I’ve mentioned asynchronous within learning a few times and I’m not convinced that there’s a clear understanding of how fundamental a shift this will make for learning design.
The idea of blending (mixing face to face/online meeting with additional elements) is pretty well known across the learning profession now but many failures exist in the design of blended learning programmes. This is partly to do with not recognising what blending should be. For many, it’s about crafting elements in online resource that can be chosen by a user. This creates a plethora of material that demands effective and confident curation. To curate as an individual is tough enough; to understand the nuances of someone’s work to be able to design a programme of support that will fit their context, as well as the individual contexts of other people is an art.

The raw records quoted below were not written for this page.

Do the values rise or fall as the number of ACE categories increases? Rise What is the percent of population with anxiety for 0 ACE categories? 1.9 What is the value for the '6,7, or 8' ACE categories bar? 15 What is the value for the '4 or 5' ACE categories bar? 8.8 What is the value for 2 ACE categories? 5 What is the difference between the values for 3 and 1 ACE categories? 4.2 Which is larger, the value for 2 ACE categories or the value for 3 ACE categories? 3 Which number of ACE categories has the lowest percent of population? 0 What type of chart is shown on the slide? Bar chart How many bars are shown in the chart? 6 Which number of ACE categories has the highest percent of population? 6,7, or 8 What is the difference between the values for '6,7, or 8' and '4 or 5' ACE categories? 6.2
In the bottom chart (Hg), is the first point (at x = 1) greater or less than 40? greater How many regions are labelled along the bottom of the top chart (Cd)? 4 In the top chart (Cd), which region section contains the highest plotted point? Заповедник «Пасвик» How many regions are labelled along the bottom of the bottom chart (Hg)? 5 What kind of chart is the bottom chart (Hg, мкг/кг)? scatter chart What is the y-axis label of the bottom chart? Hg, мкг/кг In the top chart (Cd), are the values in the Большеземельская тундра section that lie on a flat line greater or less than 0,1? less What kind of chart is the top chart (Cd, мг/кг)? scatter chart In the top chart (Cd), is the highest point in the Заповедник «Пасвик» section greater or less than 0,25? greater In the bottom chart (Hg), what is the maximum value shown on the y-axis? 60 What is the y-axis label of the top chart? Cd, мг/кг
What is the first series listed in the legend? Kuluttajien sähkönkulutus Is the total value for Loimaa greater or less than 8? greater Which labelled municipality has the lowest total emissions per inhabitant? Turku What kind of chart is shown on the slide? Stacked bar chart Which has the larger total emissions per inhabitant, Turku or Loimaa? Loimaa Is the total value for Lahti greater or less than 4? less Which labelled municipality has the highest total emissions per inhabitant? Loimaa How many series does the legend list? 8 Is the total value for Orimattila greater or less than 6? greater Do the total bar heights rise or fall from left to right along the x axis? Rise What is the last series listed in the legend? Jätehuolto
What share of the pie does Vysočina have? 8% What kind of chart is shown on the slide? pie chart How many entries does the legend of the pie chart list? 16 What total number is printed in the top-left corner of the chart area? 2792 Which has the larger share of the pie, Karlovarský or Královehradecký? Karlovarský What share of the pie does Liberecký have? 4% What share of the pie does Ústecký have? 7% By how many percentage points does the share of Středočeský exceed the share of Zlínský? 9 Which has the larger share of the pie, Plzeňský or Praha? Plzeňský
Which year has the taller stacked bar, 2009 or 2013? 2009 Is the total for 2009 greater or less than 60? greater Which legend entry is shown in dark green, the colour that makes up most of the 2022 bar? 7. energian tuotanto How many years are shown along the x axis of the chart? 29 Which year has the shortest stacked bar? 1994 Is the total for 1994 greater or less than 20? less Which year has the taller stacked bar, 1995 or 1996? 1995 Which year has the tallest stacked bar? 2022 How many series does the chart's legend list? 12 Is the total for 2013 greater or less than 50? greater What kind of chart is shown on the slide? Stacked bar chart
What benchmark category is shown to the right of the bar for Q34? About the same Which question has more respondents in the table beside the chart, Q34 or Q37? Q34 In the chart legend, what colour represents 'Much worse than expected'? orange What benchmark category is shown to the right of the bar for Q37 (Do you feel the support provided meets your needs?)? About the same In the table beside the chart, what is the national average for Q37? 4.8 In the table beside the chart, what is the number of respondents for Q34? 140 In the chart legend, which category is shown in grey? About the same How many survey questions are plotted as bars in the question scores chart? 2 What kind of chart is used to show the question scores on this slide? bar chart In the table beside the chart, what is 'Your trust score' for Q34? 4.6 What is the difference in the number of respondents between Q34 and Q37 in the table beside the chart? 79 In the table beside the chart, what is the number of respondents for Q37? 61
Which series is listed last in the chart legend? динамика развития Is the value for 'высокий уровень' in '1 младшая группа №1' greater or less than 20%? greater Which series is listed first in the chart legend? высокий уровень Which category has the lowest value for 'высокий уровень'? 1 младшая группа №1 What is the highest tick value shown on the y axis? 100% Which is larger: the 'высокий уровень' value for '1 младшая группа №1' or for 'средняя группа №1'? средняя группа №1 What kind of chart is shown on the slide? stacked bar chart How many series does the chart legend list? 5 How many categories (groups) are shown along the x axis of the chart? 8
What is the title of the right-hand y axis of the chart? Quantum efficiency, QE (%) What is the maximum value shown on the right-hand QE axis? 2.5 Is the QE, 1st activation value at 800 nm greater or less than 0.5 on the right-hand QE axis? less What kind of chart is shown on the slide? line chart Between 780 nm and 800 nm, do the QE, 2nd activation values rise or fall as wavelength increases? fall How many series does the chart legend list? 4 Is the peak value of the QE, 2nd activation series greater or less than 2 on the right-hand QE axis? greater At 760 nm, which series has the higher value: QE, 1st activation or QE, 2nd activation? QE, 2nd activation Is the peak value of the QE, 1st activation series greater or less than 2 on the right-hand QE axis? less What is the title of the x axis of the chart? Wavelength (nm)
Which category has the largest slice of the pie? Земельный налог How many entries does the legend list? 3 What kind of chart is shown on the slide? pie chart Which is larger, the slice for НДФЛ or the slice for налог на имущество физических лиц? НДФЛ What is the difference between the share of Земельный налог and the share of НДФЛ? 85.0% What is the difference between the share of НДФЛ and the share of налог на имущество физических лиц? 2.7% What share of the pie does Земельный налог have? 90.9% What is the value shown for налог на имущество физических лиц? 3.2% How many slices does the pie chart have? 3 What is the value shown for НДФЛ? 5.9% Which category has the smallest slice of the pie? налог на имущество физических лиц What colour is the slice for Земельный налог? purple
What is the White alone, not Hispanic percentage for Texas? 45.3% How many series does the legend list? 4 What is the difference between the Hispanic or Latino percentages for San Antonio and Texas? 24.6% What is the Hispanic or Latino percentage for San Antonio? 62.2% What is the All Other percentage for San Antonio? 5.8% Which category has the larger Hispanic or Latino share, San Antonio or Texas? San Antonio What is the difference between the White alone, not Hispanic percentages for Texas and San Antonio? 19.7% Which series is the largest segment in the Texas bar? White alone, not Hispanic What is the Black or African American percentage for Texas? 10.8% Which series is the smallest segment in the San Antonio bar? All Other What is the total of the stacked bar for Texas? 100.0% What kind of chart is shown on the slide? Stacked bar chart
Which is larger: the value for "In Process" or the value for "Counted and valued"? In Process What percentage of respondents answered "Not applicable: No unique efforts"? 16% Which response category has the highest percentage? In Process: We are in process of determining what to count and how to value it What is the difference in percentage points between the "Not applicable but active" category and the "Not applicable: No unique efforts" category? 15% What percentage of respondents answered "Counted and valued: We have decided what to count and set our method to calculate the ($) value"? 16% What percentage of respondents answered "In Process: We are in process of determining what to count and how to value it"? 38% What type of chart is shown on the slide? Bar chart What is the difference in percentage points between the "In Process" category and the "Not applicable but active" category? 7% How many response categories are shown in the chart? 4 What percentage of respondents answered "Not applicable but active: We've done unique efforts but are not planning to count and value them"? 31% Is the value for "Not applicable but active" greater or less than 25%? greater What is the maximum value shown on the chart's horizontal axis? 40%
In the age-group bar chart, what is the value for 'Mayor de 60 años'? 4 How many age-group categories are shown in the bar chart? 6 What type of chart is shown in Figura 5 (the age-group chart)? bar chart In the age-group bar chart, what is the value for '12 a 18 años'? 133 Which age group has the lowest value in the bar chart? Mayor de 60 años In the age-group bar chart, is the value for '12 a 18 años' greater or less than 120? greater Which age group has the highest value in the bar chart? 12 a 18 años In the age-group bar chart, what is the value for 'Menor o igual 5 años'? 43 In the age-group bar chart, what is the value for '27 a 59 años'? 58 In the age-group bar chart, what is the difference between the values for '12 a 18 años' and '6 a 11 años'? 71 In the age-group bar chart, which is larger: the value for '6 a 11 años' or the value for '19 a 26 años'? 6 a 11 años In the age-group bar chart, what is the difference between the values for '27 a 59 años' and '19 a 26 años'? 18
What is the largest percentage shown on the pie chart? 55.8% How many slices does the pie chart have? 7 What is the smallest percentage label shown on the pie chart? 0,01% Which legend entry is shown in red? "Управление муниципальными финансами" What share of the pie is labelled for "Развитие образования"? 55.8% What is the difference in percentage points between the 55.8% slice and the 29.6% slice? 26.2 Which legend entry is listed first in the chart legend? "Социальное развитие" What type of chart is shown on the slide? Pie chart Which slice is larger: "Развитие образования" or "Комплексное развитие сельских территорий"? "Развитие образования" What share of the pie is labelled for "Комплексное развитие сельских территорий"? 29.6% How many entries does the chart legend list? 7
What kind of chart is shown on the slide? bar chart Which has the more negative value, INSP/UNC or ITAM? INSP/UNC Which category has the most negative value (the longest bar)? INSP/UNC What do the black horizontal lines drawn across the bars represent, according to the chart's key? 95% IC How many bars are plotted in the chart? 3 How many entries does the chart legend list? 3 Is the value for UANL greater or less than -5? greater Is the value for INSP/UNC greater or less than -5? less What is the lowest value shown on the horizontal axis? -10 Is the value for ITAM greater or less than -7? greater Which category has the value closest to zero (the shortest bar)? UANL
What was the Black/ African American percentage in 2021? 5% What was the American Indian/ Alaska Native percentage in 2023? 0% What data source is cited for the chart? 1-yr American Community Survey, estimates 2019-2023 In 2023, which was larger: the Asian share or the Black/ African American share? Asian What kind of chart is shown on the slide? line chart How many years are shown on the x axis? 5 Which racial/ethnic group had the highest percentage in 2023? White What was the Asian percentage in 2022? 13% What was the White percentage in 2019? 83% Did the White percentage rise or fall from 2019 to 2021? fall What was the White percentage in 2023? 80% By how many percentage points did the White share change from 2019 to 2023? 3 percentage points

Alternatively, blending creates hurdles that users need to complete. The elearning course that is required to access a face to face/online event. The assessment that must be completed at 85% or better to allow a ‘pass’ to be registered. Is it any wonder people are uncomfortable with ‘having to do online’.
Throw into the mix the ways we’ve been working in the last year (in the knowledge work space at least), and it’s clear that the idea of asynchronous design would be appealing. However, if we’re designing based on the misunderstood principles of blending, then asynchronous will be doomed to fail.
The following list are just some of the principles that should be explicit in a asynchronous design approach:
- Interaction
- Accessibility
- Questions and reflection
- Creative practice
- Problem building not solving
- Collaboration
- Outputs and outcomes
To try and summarise these in a single blog post wouldn’t do the subject (or principles justice), so I’ll be exploring them over the next few days.